Go over the data below and say how many lines hold the word "Tanzania". Only the number is needed.

[[ EXERCISE DATA open ]]

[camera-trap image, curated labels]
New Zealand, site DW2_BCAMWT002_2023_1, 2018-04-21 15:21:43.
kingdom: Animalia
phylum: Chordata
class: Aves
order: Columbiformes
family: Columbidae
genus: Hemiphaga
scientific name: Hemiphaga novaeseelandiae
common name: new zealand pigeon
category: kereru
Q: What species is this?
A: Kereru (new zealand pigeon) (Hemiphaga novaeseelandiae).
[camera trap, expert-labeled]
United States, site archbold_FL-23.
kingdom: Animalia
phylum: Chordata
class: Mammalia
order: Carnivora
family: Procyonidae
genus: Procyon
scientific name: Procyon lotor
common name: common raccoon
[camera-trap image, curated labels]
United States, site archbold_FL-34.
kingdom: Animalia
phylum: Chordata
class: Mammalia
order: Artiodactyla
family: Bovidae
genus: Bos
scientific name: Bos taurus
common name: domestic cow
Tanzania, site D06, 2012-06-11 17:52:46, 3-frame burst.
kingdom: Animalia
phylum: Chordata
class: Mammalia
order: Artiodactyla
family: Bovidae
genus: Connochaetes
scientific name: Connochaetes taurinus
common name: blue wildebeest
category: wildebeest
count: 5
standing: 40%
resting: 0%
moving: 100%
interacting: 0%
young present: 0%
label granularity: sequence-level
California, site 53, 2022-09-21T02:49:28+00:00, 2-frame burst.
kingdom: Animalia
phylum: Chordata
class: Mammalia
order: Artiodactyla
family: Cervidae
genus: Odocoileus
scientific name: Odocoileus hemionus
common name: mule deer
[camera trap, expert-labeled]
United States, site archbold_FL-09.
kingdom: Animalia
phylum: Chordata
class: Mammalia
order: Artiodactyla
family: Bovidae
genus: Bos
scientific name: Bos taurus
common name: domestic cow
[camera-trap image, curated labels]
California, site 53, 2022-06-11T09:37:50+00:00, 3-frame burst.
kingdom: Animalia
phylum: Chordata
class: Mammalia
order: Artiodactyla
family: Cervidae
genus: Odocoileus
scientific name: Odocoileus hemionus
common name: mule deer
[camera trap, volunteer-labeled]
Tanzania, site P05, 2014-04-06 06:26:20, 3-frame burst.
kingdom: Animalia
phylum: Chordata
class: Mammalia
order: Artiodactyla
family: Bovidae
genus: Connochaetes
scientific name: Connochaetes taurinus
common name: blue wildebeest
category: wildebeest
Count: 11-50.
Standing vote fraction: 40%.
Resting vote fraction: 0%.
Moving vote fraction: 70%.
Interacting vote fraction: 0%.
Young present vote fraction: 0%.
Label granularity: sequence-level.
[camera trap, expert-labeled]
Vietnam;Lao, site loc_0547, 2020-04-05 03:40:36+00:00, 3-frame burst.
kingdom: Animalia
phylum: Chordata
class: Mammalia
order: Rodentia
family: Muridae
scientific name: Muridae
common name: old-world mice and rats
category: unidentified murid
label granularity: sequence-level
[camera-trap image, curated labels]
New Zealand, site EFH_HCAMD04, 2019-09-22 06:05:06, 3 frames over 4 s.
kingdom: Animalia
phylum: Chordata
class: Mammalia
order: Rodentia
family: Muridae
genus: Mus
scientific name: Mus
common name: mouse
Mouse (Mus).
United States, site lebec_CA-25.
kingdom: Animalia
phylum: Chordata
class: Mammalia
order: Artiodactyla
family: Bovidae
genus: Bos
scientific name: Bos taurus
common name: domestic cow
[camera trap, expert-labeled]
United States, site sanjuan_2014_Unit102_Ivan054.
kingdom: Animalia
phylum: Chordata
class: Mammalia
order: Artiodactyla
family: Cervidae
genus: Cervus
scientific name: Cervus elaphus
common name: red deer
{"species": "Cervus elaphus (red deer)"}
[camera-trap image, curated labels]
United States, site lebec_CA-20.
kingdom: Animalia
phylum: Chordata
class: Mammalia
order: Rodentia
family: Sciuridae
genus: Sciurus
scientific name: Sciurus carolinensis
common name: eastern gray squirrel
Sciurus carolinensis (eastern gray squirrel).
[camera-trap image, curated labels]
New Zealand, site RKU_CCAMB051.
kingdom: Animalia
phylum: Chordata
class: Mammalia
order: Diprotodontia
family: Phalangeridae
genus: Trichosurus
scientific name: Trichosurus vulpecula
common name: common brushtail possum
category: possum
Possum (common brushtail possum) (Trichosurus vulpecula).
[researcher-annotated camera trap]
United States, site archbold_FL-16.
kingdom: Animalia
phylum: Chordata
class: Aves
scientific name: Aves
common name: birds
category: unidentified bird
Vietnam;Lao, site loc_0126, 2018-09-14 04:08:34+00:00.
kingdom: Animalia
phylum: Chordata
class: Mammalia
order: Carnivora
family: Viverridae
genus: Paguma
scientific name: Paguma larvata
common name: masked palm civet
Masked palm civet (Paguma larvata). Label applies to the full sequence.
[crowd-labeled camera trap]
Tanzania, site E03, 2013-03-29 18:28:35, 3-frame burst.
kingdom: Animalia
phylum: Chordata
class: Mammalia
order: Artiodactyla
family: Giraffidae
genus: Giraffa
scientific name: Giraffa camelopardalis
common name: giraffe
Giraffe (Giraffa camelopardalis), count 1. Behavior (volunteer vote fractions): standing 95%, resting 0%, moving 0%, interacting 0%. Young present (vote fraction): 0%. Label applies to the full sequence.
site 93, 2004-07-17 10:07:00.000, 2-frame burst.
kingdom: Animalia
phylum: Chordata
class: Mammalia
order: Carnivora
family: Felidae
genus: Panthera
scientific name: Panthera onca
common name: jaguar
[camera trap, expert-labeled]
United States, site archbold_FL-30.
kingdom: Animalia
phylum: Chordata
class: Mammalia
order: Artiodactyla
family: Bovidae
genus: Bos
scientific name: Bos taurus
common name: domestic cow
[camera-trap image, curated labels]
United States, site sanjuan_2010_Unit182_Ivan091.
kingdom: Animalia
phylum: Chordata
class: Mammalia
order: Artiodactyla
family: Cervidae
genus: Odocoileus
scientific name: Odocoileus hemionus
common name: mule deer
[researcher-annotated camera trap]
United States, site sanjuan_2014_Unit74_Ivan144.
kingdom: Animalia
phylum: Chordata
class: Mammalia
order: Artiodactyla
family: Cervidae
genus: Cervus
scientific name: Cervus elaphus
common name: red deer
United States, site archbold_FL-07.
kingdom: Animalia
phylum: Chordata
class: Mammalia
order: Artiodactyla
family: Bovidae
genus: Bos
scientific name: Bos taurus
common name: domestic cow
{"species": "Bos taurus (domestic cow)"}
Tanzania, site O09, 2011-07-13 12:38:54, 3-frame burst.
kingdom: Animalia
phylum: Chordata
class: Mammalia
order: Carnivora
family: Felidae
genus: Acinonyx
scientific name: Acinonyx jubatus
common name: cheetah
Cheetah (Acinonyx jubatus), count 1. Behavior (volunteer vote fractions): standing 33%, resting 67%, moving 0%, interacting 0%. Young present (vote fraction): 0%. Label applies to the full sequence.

[[ EXERCISE DATA closed ]]

*ANSWER FOR THE TASK*
4